CERIAS 2025 Annual Security Symposium


2026 Symposium Posters

Posters > 2026

PishWife: A Psychometric Research Platform for Adaptive Phishing Simulation and Susceptibility Measurement


PDF

Primary Investigator:
Jamie Davis

Project Members
Jamie Davis Andrew Rozema
Abstract
Phishing remains the leading initial access vector across all sectors, yet security awareness training programs lack validated psychometric frameworks for measuring individual susceptibility and organizational resilience over time. PhisishWife is an open-source research platform that bolts a psychometric analytics and adaptive LLM agent layer onto GoPhish, an established phishing simulation engine, without rebuilding its core simulation capabilities. FishWife introduces three novel measurement constructs. The Gullibility Index (GI) is a per-user susceptibility score derived from weighted simulation actions (opened, clicked, submitted, reported), normalized against template difficulty using the NIST Phish Scale. The Collective Immunity Index (CII) measures organizational resilience through time-to-first-report, click-to-report ratio, and inoculation rate across rolling time windows.

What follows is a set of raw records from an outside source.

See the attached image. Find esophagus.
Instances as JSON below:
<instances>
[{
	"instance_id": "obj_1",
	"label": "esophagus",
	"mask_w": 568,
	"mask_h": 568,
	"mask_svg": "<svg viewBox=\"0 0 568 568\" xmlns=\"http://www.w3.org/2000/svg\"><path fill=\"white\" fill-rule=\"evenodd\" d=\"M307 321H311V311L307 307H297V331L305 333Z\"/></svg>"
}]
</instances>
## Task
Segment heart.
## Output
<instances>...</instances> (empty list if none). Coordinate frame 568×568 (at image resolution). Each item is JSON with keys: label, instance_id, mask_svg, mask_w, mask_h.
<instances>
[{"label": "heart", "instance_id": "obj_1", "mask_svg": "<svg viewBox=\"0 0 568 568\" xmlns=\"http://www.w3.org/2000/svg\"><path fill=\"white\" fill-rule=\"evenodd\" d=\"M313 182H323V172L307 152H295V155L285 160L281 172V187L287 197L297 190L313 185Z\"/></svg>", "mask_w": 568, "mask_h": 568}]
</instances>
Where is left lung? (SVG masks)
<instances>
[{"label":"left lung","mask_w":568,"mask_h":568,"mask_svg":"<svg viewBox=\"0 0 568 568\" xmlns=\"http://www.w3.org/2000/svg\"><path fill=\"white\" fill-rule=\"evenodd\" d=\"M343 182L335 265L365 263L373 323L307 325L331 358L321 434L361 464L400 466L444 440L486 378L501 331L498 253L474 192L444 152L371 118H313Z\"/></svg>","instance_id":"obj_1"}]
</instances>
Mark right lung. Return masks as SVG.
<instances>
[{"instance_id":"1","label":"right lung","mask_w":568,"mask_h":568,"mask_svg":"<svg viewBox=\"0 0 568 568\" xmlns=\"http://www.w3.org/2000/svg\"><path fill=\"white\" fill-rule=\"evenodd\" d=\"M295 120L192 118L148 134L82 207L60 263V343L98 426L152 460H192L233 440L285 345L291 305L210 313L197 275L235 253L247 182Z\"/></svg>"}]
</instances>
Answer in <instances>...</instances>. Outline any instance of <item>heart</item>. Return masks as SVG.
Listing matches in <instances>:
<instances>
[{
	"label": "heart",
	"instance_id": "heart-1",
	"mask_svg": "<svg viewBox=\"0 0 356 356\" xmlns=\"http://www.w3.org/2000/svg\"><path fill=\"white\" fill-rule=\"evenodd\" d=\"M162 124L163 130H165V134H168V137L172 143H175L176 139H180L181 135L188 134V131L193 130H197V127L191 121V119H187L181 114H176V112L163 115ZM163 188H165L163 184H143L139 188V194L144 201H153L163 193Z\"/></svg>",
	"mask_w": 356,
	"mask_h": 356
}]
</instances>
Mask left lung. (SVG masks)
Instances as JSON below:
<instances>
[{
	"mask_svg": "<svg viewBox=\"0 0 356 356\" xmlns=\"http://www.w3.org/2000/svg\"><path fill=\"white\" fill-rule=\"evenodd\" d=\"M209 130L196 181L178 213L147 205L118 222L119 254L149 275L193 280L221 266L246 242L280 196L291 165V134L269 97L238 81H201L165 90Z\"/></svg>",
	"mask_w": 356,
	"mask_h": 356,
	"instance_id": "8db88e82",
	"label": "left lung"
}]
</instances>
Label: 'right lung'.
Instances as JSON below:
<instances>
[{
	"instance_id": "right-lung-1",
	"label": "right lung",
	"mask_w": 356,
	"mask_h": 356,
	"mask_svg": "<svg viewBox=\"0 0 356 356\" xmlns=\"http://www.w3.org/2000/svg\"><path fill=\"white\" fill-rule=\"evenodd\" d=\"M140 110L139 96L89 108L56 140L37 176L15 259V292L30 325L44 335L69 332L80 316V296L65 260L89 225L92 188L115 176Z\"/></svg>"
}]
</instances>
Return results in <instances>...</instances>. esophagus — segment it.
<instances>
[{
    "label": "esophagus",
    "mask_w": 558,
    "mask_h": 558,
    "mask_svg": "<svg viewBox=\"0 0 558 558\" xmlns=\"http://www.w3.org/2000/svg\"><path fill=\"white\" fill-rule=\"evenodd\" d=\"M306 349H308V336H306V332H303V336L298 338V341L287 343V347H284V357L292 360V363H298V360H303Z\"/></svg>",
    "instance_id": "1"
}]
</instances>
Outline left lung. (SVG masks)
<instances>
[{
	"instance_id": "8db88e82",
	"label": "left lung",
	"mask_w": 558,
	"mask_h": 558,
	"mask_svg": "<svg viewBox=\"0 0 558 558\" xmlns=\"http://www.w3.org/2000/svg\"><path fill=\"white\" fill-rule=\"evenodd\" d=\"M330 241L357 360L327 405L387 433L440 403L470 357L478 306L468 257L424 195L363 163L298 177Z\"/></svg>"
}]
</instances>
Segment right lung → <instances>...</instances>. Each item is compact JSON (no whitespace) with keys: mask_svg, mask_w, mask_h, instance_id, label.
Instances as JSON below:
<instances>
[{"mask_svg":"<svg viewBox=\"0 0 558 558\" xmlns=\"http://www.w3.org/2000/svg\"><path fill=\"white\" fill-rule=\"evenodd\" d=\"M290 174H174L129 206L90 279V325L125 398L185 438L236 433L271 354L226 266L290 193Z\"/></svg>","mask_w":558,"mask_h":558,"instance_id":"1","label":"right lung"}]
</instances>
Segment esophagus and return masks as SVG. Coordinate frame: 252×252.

The NIST Phish Scale scorer automatically rates template difficulty across 23 cues in five categories (urgency, authority, social proof, personalization, technical sophistication). The adaptive LLM pipeline uses LiteLLM-backed agents to generate phishing templates calibrated to a target difficulty level on the NIST scale. A per-user difficulty progression engine increases challenge as users demonstrate resistance, creating personalized learning trajectories grounded in Item Response Theory. The template generation agent validates generated difficulty via the NIST scorer and retries on deviation. The platform is implemented in Python 3.11 with FastAPI, SQLAlchemy 2.0, PostgreSQL 16, and Streamlit, and is fully unit-tested with all external services mocked. The primary research question — whether simulation performance predicts real-world phishing resistance — will be evaluated in a planned IRB study (n ≥ 200 participants).